Initial characterization of an iron superoxide dismutase from Thermobifida fusca

Superoxide dismutases (SODs) are enzymes that catalyze the dismutation of the superoxide radical anion into O-2 and H2O2 in a two-step reaction. They are ubiquitous to all forms of life and four different types of metal centers are detected, dividing this class of enzymes into Cu-/Zn-, Ni-, Mn-, and Fe-SODs. In this study, a superoxide dismutase from the thermophilic bacteria Thermobifida fusca (TfSOD) was cloned and expressed before the recombinant enzyme was characterized. The enzyme was found to be active for superoxide dismutation measured by inhibition of cytochrome c oxidation and the inhibition of the autoxidation of pyrogallol.

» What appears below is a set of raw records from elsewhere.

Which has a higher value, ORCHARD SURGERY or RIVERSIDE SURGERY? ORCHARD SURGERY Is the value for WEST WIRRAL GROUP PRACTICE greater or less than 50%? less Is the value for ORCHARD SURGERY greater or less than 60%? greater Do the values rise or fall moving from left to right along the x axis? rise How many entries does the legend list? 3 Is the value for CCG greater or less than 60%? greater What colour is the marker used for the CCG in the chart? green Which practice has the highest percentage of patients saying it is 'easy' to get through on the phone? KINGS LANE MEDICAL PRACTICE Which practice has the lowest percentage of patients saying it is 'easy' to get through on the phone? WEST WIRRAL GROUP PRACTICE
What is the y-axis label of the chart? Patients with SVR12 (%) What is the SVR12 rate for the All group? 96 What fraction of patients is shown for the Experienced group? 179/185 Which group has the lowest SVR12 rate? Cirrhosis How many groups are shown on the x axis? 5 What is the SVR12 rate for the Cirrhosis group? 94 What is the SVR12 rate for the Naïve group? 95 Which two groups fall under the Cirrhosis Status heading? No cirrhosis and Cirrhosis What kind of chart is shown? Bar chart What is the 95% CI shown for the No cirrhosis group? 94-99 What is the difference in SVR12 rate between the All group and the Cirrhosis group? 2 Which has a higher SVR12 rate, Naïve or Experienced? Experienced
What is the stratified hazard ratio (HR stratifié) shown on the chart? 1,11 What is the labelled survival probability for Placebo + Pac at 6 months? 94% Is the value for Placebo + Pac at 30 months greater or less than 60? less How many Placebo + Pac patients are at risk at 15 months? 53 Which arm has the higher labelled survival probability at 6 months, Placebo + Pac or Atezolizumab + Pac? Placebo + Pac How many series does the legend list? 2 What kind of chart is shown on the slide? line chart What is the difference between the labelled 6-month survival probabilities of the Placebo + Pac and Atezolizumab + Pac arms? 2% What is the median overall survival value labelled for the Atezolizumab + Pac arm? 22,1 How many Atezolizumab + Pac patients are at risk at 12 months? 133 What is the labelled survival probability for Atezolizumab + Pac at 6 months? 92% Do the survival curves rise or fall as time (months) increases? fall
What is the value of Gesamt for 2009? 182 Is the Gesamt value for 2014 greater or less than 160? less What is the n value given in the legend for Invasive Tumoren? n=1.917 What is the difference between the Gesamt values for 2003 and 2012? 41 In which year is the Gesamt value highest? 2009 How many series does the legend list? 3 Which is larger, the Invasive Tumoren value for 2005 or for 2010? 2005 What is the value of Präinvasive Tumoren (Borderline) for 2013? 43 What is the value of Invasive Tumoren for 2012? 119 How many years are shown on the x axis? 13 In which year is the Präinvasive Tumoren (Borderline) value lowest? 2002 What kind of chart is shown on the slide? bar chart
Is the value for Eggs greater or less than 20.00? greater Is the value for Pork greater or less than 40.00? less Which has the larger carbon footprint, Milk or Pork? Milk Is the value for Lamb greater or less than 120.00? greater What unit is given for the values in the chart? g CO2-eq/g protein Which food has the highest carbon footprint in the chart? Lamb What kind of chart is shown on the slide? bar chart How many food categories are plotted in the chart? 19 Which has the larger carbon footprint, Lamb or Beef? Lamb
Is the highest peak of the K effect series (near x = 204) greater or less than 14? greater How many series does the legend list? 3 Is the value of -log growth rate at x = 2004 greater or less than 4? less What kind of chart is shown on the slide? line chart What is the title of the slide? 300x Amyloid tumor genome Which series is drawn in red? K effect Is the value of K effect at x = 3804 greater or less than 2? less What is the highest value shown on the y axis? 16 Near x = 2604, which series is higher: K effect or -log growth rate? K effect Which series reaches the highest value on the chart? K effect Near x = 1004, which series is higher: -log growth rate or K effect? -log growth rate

Its pH-optimum was determined to be 7.5, while it has a broad temperature optimum ranging from 20 to 90 degrees C. Combined with the T-m that was found to be 78.5 +/- 0.5 degrees C at pH 8.0, TfSOD can be defined as a thermostable enzyme. Moreover, the crystal structure of TfSOD was determined and refined to 1.25 angstrom resolution. With electron paramagnetic resonance spectroscopy, it was confirmed that iron is the metal co-factor of TfSOD. The cell potential (E-m) for the TfSOD-Fe3+/TfSOD-Fe2+ redox couple was determined to be 287 mV.